PBC is an autoimmune condition in which interlobular bile ducts are destroyed. This causes the liver to be unable to excrete bile, causing a conjugated hyperbilirubinemia and elevated alkaline phosphatase. Patients with PBC tend to be female and present in middle age with an insidious onset of pruritus, jaundice, xanthelasma (Figure A), dark urine, light stools, and hepatosplenomegaly. PBC is associated with other autoimmune conditions such as CREST syndrome, rheumatoid arthritis, and celiac disease. On labs, elevated antimitochondrial antibodies are observed, and liver biopsy will show lymphocytic infiltrate and granulomas. The first line treatment for PBC is ursodeoxycholic acid which decreases symptoms and increases transplant-free survival time.
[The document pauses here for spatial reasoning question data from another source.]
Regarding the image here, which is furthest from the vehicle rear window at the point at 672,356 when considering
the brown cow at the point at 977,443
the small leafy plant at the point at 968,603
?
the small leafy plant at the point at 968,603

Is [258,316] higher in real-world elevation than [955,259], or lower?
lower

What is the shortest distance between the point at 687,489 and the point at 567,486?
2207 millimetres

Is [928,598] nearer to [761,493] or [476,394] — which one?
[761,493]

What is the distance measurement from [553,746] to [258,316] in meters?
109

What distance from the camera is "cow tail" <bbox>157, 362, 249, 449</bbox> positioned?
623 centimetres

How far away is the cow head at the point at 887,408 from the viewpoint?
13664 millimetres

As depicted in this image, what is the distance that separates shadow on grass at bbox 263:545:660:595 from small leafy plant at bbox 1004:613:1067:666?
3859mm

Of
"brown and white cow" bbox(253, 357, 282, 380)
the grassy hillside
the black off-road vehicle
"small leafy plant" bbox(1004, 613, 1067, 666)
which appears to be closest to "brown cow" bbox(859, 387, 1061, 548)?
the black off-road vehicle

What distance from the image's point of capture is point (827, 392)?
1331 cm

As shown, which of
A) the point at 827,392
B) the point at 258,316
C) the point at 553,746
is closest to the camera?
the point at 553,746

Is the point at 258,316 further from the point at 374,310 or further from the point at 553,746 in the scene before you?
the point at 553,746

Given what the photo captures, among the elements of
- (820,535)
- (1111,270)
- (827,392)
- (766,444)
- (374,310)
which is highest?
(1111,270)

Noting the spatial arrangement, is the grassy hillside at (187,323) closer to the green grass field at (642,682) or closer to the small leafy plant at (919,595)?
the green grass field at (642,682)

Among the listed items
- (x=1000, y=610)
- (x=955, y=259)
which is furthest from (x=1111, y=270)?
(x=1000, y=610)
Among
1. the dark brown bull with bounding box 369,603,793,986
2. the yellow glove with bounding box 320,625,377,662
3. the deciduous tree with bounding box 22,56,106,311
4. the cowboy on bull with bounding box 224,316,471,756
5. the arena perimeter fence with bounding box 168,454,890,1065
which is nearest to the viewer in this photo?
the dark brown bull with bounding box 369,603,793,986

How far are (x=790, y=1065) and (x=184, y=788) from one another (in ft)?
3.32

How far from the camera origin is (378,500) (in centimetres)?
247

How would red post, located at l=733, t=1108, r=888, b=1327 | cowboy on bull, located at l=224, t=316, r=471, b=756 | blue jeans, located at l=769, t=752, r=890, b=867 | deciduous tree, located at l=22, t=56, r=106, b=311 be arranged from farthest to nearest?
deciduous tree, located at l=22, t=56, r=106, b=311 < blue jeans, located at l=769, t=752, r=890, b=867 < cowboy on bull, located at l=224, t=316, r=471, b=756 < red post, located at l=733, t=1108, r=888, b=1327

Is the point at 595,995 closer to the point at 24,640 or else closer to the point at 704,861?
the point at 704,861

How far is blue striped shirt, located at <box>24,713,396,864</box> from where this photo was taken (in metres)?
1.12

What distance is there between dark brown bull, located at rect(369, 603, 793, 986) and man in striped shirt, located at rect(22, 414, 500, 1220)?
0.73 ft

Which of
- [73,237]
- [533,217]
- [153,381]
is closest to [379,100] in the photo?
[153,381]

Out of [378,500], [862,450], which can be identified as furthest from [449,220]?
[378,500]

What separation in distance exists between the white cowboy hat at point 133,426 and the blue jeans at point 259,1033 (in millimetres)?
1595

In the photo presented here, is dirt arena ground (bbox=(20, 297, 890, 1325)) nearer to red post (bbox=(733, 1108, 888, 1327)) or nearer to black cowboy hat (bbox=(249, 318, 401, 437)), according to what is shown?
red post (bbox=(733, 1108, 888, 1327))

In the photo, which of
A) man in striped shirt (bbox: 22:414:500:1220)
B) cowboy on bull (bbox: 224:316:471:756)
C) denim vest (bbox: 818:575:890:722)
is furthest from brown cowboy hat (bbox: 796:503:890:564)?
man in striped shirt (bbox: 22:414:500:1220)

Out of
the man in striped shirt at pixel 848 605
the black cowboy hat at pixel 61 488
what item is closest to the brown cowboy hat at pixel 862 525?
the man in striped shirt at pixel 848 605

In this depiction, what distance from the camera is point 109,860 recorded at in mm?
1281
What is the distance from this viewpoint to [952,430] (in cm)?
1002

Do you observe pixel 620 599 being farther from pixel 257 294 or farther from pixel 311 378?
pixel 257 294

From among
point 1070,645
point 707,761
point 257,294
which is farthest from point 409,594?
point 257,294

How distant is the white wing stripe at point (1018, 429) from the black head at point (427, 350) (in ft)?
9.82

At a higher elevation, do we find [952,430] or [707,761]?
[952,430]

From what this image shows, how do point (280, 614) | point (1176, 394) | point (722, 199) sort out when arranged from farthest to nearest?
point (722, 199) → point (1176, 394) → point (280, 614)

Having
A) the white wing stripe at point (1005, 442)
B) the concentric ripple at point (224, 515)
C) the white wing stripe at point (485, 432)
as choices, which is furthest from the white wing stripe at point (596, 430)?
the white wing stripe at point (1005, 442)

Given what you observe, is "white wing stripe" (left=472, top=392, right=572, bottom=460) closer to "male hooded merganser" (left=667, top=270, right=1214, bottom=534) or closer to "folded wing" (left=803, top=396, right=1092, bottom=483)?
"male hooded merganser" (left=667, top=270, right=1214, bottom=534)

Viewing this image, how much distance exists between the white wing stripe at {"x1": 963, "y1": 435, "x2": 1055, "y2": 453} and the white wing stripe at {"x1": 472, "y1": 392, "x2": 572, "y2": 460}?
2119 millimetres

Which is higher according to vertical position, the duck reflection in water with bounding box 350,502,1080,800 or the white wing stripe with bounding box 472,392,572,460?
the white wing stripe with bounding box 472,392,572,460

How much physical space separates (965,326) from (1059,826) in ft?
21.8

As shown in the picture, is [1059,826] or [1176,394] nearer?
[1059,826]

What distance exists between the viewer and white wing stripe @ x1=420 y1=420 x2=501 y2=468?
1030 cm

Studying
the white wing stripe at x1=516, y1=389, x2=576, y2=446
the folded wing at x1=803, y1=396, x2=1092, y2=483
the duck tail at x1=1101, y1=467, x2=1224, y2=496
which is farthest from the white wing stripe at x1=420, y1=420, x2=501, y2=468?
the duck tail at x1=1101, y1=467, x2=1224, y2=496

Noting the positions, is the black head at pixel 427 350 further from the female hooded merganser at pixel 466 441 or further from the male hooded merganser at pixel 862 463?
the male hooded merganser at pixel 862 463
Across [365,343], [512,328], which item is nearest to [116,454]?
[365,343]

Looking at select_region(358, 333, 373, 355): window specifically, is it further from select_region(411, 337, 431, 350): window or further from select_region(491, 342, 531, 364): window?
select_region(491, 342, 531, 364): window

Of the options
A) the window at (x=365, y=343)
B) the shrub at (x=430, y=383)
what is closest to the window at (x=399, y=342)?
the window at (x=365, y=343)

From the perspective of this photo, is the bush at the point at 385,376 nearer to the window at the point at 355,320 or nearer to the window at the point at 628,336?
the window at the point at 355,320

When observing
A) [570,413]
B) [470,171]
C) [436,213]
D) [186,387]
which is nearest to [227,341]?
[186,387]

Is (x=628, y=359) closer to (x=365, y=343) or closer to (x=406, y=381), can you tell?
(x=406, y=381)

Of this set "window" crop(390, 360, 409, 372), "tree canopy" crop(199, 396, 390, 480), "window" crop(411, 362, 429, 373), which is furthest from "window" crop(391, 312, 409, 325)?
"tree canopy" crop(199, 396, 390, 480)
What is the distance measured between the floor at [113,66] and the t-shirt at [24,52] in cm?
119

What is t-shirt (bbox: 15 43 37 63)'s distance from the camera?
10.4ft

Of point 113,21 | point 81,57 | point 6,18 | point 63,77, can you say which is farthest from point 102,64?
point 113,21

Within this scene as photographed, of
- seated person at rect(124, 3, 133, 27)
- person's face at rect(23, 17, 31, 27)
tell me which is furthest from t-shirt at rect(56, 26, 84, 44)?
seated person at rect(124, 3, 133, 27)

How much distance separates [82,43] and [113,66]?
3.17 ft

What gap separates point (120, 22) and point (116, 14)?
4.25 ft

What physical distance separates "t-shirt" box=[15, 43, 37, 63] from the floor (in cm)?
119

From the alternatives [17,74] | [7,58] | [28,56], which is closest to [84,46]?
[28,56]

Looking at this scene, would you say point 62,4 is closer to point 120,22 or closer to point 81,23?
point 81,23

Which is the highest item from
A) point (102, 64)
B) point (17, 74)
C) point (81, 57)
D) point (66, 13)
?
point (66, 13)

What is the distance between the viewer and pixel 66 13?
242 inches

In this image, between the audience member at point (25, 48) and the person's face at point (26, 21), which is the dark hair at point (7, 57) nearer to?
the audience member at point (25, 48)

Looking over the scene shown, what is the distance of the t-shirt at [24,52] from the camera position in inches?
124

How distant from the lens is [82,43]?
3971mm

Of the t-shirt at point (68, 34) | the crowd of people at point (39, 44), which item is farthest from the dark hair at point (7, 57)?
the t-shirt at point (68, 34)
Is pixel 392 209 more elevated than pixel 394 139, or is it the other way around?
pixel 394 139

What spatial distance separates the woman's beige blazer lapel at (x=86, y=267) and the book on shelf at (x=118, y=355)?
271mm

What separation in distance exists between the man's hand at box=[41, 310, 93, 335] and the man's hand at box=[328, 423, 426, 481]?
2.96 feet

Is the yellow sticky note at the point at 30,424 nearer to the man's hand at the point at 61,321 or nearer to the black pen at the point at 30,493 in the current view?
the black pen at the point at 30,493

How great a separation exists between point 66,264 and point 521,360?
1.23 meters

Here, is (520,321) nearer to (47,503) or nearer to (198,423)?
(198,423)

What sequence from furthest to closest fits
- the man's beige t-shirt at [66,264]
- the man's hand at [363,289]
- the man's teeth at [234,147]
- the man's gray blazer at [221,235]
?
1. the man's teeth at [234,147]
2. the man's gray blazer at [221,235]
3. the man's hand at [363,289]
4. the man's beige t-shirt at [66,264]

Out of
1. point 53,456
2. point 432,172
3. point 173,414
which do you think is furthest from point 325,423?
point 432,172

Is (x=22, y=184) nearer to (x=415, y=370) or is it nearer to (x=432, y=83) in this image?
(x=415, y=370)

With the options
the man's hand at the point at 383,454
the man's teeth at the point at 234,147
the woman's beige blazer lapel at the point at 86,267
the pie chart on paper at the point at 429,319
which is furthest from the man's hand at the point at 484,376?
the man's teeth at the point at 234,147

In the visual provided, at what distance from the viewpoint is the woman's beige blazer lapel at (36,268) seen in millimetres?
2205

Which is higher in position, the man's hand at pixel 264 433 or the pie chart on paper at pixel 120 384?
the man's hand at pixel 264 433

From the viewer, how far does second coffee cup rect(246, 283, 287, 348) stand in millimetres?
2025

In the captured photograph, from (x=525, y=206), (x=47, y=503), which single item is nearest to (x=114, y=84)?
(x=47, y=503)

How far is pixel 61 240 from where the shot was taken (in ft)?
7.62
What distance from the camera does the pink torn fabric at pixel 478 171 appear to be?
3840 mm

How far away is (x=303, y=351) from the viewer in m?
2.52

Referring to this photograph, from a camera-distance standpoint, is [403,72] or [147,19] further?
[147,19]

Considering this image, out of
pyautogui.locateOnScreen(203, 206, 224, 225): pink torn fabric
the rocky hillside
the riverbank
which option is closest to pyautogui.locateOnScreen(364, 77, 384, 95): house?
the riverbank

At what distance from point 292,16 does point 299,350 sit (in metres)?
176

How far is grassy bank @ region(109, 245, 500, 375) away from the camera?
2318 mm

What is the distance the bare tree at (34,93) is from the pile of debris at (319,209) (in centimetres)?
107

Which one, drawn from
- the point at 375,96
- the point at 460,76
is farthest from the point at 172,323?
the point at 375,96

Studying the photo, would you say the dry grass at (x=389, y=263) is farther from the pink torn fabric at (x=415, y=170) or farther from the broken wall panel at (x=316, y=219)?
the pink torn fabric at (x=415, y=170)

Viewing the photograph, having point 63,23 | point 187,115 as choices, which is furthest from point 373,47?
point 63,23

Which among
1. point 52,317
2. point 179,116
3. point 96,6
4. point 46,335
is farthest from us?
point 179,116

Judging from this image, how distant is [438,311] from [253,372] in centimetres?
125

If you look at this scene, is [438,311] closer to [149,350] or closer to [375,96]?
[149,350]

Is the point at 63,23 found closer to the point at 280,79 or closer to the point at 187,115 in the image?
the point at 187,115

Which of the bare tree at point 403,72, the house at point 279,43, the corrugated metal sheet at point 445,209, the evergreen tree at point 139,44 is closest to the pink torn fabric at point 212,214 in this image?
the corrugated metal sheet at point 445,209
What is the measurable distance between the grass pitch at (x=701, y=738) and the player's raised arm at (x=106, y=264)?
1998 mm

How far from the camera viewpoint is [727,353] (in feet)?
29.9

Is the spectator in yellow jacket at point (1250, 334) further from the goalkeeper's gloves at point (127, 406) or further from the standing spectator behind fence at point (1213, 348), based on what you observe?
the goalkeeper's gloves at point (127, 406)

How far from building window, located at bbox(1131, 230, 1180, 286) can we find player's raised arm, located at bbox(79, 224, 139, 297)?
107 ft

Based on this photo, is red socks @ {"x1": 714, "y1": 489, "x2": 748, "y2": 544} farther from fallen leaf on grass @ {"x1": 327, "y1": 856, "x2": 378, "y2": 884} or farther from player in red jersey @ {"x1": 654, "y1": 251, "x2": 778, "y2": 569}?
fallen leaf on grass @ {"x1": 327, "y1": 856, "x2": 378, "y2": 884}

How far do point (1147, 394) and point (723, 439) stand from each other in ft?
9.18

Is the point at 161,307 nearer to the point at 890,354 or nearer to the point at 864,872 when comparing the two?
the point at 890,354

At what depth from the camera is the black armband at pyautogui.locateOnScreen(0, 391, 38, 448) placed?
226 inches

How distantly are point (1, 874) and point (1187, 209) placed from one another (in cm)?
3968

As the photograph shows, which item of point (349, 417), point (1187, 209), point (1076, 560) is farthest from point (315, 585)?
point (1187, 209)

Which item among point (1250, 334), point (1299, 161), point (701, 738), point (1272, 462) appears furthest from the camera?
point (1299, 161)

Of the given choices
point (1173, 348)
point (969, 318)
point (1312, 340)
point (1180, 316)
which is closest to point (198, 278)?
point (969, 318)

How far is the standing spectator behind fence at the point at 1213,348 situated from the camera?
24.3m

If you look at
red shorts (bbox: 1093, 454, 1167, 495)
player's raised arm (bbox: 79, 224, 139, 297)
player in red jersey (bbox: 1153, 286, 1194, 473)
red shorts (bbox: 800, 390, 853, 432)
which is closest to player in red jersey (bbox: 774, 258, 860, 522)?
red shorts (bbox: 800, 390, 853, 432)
Roche and Kobos review the diagnosis and management of jaundice in the adult patient. They state that jaundice in an adult patient can be caused by a wide variety of benign or life-threatening disorders. Organizing the differential diagnosis by prehepatic, intrahepatic, and posthepatic causes may help make the work-up more manageable. The conjugated (direct) bilirubin level is often elevated by alcohol, infectious hepatitis, drug reactions, and autoimmune disorders such as PBC.

Dyson et al. examine novel therapeutic targets in PBC. They state that potential targets include the 'upstream' immune response, 'midstream' biliary injury, and 'downstream' fibrotic processes. Combination therapy targeting several pathways or the development of novel agents addressing multiple components of the disease pathway might be required.


Figure A demonstrates xanthelasma (yellowish deposit of fat underneath the skin), which is commonly observed in PBC. Figure B is a classic liver biopsy of PBC demonstrating lymphocytic infiltration and periductal inflammation. Illustration A is an immunofluorescent staining of the antimitochondrial antibodies observed in PBC. Illustration B demonstrates the pathophysiology of PBC.

Incorrect answers:
Answer 2: Intra- and extrahepatic bile duct fibrosis is observed in primary sclerosing cholangitis.
Answer 3: Extrahepatic bile duct obstruction is observed in secondary biliary cirrhosis caused by etiologies such as gallstones, biliary stricture, and carcinoma of the head of the pancreas.
Answer 4: Absent UDP-glucuronyl transferase is observed in Crigler-Najjar syndrome, type I, which produces an increased unconjugated bilirubin level and causes patients to die in the first few years of life.
Answer 5: Decreased bilirubin uptake cause Gilbert's syndrome, which causes an unconjugated bilirubinemia but otherwise has no clinical consequences.